De propagadores a protagonistas de escândalos. Acostumados à condição de vetor de notícias sensacionalistas, tabloides ingleses estão sendo acusados de instalar grampos ilegais, invadir a privacidade e contratar detetives para obter informações sigilosas. Na última semana, jornalistas foram presos e um dos mais tradicionais jornais britânicos, o News of the World, colocou o ponto final em seus 168 anos de história. De acordo com a Justiça, durante anos, funcionários do Sunday Times, The Sun e News of the World, jornais que pertencem ao grupo News International, do magnata da comunicação Rupert Murdoch, agiram de forma ilegal para conseguir informações.
Entre as mais de três mil vítimas das escutas ilegais, estão o ex-primeiro ministro britânico Gordon Brown, que classificou de “repugnante” os métodos utilizados pelos tabloides, famílias de soldados enviados ao Iraque e ao Afeganistão, de adolescentes seqüestrados e celebridades. As primeiras informações sobre a conduta inadequada dos tabloides veio à tona em 2006. Nesta época, tanto a polícia quanto o órgão de autorregulação da imprensa britânica, o Comitê de Queixas Contra a Imprensa (PCC, na sigla em inglês), decidiram encerrar as investigações. Com base em uma série de denúncias, em janeiro de 2011, a Scotland Yard, a polícia metropolitana de Londres, iniciou uma nova investigação. Quatro meses depois, o News of the World admitiu ter interceptado mensagens telefônicas.
Conduta criminosa
Foi a partir da investigação feita por um jornal concorrente do grupo de Murdoch, o Guardian, que o assunto ganhou contornos ainda mais graves. No início do mês, o News of the World foi acusado de atrapalhar as investigações do desaparecimento de uma adolescente com a invasão do correio de voz da garota. O escândalo respingou no primeiro-ministro David Cameron, que havia nomeado Andy Coulson, ex-editor do tabloide dominical, como porta-voz do governo. O jornalista chegou a ser preso, mas foi solto horas depois. Cameron prometeu acompanhar as investigações. O Observatório da Imprensa exibido ao vivo na terça-feira [12/7] discutiu a crise que atinge os tabloides no Reino Unido.

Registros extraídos
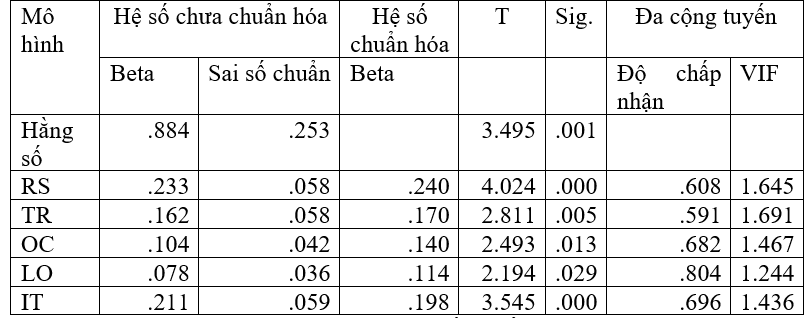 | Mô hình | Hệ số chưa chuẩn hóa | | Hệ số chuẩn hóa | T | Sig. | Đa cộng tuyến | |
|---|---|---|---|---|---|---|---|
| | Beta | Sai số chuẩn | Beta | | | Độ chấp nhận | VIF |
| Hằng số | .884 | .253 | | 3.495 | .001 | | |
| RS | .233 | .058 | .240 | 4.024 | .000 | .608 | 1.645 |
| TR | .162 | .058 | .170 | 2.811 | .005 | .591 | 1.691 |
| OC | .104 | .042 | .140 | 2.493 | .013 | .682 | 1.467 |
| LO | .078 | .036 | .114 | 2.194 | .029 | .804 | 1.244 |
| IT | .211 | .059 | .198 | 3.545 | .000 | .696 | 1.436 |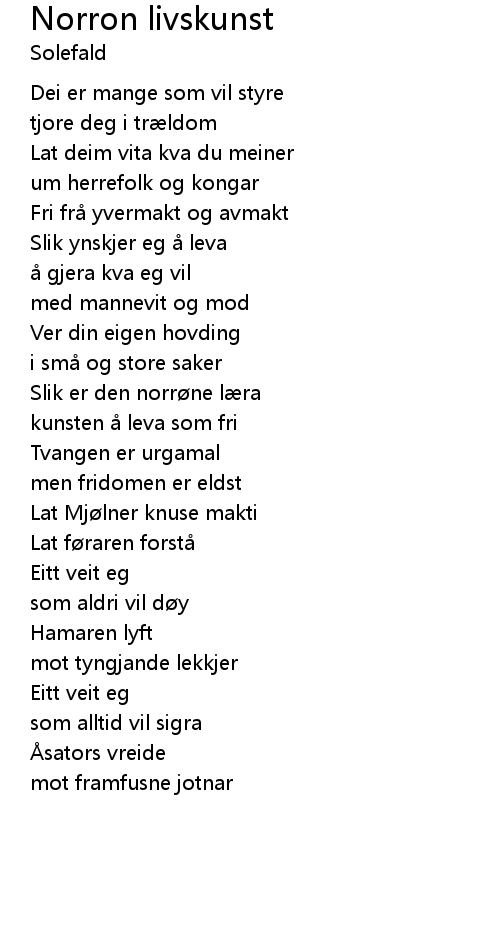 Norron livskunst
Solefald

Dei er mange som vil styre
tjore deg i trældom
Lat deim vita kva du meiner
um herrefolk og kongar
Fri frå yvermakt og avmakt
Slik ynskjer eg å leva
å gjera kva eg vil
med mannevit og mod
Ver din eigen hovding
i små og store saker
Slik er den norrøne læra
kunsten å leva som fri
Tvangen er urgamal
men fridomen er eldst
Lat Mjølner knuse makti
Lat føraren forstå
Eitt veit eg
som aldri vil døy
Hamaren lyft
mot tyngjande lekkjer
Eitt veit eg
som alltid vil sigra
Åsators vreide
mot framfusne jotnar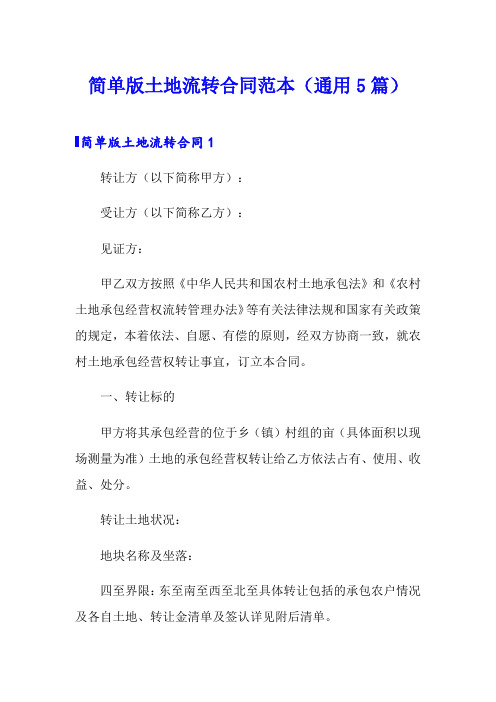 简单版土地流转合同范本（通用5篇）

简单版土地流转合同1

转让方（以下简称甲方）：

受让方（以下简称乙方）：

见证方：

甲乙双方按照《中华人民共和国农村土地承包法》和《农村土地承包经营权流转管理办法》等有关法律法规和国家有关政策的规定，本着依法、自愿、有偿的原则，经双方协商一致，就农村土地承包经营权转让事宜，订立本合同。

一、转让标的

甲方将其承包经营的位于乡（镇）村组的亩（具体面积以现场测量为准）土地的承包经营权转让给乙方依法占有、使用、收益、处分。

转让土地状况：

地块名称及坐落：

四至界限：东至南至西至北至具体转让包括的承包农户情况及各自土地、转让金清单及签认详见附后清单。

Complete o seguinte –
[a] Transcreva palavra por palavra a parte do texto sobre o escândalo dos tabloides britânicos que começa com as palavras "Entre as mais" e termina com "interceptado mensagens telefônicas.".
[b] De acordo com o texto sobre o escândalo dos tabloides britânicos, quem o primeiro-ministro David Cameron havia nomeado porta-voz do governo?

Respostas escritas –
[a]
Entre as mais de três mil vítimas das escutas ilegais, estão o ex-primeiro ministro britânico Gordon Brown, que classificou de “repugnante” os métodos utilizados pelos tabloides, famílias de soldados enviados ao Iraque e ao Afeganistão, de adolescentes seqüestrados e celebridades. As primeiras informações sobre a conduta inadequada dos tabloides veio à tona em 2006. Nesta época, tanto a polícia quanto o órgão de autorregulação da imprensa britânica, o Comitê de Queixas Contra a Imprensa (PCC, na sigla em inglês), decidiram encerrar as investigações. Com base em uma série de denúncias, em janeiro de 2011, a Scotland Yard, a polícia metropolitana de Londres, iniciou uma nova investigação. Quatro meses depois, o News of the World admitiu ter interceptado mensagens telefônicas.

[b] Andy Coulson, ex-editor do tabloide dominical.